"Antimicrobial Peptides Improve Antibiotic-Mediating Killing Of Methici" by Alya R. Theriault

Date of Award

5-2025

Rights

© 2025 Alya R. Theriault

Document Type

Thesis

Degree Name

Master of Science in Biological Sciences

Department

Biology

First Advisor

Kristin Burkholder

Second Advisor

George Allen

Third Advisor

Gregory Zogg

Abstract

Staphylococcus aureus can cause drug-resistant, biofilm-associated infections. These infections place methicillin-resistant S. aureus (MRSA) as one of the sixth leading bacterial pathogens associated with deaths due to antimicrobial resistance.
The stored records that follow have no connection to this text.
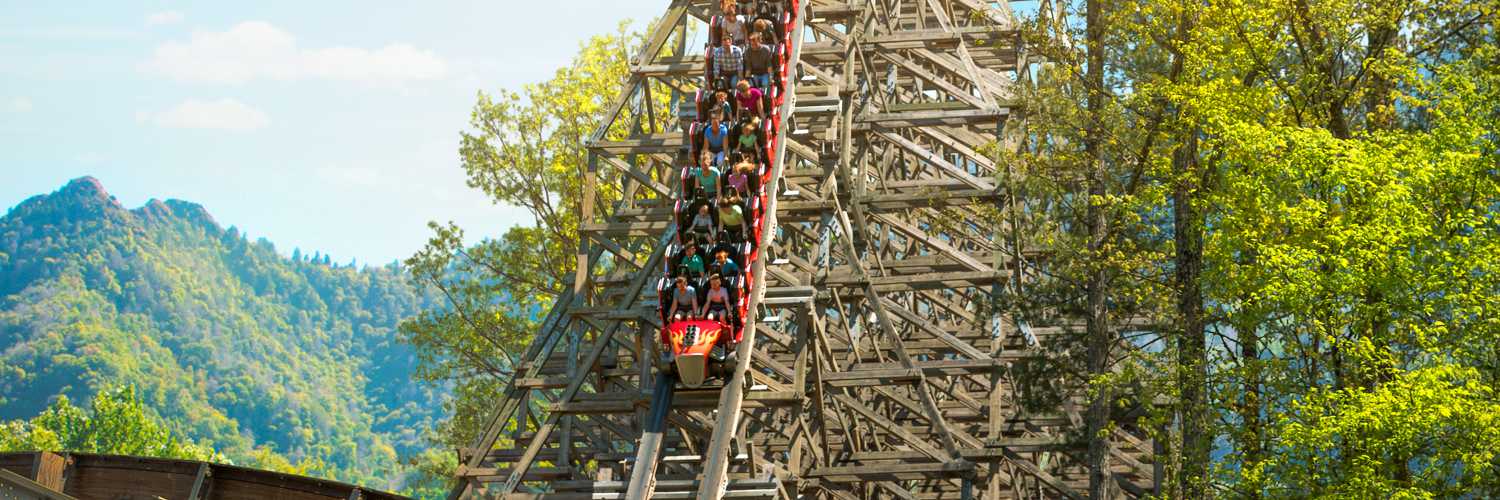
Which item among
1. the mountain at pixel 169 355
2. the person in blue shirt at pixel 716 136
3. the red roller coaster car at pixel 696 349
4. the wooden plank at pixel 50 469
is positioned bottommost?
the mountain at pixel 169 355

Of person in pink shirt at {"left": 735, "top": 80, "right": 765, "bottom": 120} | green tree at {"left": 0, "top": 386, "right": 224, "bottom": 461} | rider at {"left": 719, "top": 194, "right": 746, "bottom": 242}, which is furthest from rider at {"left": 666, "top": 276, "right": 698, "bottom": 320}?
green tree at {"left": 0, "top": 386, "right": 224, "bottom": 461}

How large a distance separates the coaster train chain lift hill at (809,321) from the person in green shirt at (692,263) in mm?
23

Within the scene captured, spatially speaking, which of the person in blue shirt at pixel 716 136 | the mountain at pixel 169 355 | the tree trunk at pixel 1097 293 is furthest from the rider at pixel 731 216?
the mountain at pixel 169 355

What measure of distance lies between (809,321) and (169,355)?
151492 mm

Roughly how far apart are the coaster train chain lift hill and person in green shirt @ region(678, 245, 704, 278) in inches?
0.9

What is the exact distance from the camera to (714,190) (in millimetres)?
23516

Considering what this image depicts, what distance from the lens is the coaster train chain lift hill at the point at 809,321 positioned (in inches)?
862

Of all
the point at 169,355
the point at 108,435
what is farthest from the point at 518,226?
the point at 169,355

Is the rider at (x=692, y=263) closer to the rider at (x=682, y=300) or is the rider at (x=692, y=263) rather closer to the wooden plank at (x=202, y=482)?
the rider at (x=682, y=300)

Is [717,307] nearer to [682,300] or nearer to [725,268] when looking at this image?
[682,300]

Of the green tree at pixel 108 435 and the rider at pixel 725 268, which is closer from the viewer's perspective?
the rider at pixel 725 268

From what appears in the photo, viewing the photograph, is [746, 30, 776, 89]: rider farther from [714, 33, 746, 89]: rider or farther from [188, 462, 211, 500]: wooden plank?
[188, 462, 211, 500]: wooden plank

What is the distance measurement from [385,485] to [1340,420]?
142 m

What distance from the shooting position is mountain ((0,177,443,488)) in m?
145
Traditional antibiotics are no longer enough to treat these resistant infections and novel therapeutics are needed. Antimicrobial adjuvants are a potential strategy for improving efficacy of existing antibiotics, and antimicrobial peptides (AMPs) may have adjuvant activity. Recent reports showed that AMPs improve antibiotic activity against planktonic staphylococci, but whether AMPs might alter antibiotic efficacy against biofilm-resident staphylococcus is less clear. We tested the effect of nine AMPs on staphylococcal biofilm susceptibility to the antibiotics linezolid, vancomycin, and daptomycin. We used AMPs with reported activity against either planktonic staphylococci (LL37, GF17, GF17d3, 17BIPHE2 and, LL23v9) or other bacterial biofilms (IDR-1018, WR-12, and DIK-8). Using biofilm viability assays, we found decreased bacterial biofilm viability following treatment for 48 hours with seven of the nine AMPs tested when used in conjunction with vancomycin. In addition, the AMP LL23v9 also improved biofilm effects on viability by linezolid and daptomycin. We also tested the effect of these AMPs on the structural integrity of S. aureus USA300 biofilms in conjunction with all antibiotics. Using a crystal violet staining assay, we found no correlation between changes in bacterial viability and biofilm structural integrity in any treatment group. Collectively, our findings suggest that some of our AMPs have the utility to serve as potential antibiotic adjuvants against S. aureus USA300 biofilms. Further testing is needed to understand the mechanism by which these AMPs improve biofilm susceptibility to antibiotics.